━━━ Source data
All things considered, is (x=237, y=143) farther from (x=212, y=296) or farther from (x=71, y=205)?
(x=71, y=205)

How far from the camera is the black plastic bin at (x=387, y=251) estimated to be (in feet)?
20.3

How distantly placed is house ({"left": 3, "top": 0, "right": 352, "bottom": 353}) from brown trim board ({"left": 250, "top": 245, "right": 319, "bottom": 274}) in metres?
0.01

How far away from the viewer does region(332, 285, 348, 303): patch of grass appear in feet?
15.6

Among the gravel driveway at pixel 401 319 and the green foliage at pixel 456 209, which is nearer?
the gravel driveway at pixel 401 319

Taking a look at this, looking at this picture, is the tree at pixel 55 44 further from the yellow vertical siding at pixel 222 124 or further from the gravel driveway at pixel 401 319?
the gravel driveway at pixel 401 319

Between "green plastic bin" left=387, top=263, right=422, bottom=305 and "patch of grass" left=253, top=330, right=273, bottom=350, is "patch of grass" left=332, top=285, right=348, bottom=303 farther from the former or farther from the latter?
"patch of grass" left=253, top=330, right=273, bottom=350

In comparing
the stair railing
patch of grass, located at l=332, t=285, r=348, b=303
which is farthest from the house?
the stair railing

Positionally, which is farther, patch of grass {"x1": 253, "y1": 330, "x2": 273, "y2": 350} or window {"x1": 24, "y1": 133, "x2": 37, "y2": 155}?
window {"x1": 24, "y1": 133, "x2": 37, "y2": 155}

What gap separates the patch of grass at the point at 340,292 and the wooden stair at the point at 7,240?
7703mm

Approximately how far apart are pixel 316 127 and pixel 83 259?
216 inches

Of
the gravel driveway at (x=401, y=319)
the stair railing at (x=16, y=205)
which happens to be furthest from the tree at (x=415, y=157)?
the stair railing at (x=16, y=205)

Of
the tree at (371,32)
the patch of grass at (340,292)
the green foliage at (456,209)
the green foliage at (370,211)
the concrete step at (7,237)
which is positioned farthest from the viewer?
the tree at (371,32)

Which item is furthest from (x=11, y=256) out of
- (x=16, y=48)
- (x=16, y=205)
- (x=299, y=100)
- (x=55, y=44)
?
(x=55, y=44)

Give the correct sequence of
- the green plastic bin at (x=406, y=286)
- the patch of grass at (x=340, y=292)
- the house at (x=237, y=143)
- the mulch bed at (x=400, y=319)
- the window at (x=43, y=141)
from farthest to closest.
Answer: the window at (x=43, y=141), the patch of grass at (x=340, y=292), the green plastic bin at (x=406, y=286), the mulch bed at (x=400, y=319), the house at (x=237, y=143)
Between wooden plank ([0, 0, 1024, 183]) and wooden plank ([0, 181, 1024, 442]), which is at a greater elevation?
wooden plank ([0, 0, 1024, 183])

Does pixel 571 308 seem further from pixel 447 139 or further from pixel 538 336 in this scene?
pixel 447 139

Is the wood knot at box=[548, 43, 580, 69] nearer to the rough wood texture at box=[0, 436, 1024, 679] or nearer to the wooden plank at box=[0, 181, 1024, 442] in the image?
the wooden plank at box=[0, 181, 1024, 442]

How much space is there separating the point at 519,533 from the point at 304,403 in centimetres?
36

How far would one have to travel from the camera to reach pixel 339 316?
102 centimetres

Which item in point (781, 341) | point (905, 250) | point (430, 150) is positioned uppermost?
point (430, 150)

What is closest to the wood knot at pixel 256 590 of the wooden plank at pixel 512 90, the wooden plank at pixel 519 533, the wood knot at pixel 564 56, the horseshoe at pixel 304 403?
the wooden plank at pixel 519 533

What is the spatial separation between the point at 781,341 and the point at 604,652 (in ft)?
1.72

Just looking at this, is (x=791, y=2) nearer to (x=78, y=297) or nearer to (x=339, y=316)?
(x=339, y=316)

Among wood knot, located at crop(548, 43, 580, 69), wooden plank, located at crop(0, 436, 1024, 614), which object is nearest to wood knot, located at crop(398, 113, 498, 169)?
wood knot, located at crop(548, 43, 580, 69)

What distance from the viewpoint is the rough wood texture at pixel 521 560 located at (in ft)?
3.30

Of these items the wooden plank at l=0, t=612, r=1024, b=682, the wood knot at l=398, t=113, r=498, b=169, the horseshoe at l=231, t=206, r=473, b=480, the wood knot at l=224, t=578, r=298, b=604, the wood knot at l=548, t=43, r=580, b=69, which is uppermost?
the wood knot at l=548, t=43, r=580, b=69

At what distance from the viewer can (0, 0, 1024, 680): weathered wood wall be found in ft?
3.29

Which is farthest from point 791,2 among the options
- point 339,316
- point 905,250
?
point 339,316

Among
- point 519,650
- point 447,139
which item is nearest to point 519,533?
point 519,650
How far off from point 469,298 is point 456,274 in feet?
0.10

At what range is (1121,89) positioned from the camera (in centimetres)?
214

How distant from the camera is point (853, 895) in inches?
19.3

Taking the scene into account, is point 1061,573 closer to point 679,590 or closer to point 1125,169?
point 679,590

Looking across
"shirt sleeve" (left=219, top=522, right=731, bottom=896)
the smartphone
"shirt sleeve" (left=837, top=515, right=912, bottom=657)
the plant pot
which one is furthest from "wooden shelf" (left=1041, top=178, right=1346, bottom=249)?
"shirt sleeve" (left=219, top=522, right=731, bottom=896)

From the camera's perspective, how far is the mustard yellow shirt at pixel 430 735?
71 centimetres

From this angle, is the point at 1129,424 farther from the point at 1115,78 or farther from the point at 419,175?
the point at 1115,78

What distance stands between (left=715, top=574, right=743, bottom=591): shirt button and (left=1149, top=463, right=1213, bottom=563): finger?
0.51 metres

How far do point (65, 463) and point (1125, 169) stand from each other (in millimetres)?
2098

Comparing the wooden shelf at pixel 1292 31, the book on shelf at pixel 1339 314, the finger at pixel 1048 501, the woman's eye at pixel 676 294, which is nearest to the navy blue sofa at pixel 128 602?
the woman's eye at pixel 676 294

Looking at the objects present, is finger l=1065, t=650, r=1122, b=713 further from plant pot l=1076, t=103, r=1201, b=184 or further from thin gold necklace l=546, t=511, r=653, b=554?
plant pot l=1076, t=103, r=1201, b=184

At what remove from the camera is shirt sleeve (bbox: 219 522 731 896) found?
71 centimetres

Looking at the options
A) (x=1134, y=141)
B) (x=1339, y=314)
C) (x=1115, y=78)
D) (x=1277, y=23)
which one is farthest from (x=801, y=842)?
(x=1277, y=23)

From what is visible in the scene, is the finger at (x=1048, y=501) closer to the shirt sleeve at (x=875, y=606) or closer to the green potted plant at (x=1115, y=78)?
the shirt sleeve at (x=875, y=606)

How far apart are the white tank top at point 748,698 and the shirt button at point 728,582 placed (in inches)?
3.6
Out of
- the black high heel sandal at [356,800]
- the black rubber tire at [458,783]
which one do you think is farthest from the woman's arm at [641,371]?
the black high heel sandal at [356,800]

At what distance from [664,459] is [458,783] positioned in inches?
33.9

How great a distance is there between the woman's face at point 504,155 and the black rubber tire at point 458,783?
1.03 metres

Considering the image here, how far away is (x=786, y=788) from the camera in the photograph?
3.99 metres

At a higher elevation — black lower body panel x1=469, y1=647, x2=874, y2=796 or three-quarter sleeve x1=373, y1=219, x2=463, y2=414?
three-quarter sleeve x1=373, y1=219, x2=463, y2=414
━━━━━━
**Work instructions**
Copy the entries without any change, starting at the line that contains "At what remove" and ending at the last line of the entries.

**Final result**
At what remove from the camera is shirt sleeve (bbox: 219 522 731 896) found?
71 centimetres

Looking at the options
A) (x=1134, y=141)
B) (x=1339, y=314)
C) (x=1115, y=78)
D) (x=1277, y=23)
which one is farthest from (x=801, y=842)?
(x=1277, y=23)

From what is visible in the scene, is the finger at (x=1048, y=501) closer to the shirt sleeve at (x=875, y=606) or closer to the green potted plant at (x=1115, y=78)?
the shirt sleeve at (x=875, y=606)

How far apart are the white tank top at point 748,698 and the shirt button at point 728,582 placed (in inches)?
3.6
Out of
- the black high heel sandal at [356,800]
- the black rubber tire at [458,783]
which one do you think is farthest from the woman's arm at [641,371]?
the black high heel sandal at [356,800]

At what distance from [664,459] is [458,783] positioned in inches?
33.9

How great a distance is there between the woman's face at point 504,155 and the black rubber tire at point 458,783?
1.03 metres

Considering the image here, how far away is (x=786, y=788) from the camera in the photograph?
3.99 metres

At a higher elevation — black lower body panel x1=469, y1=647, x2=874, y2=796 or three-quarter sleeve x1=373, y1=219, x2=463, y2=414?
three-quarter sleeve x1=373, y1=219, x2=463, y2=414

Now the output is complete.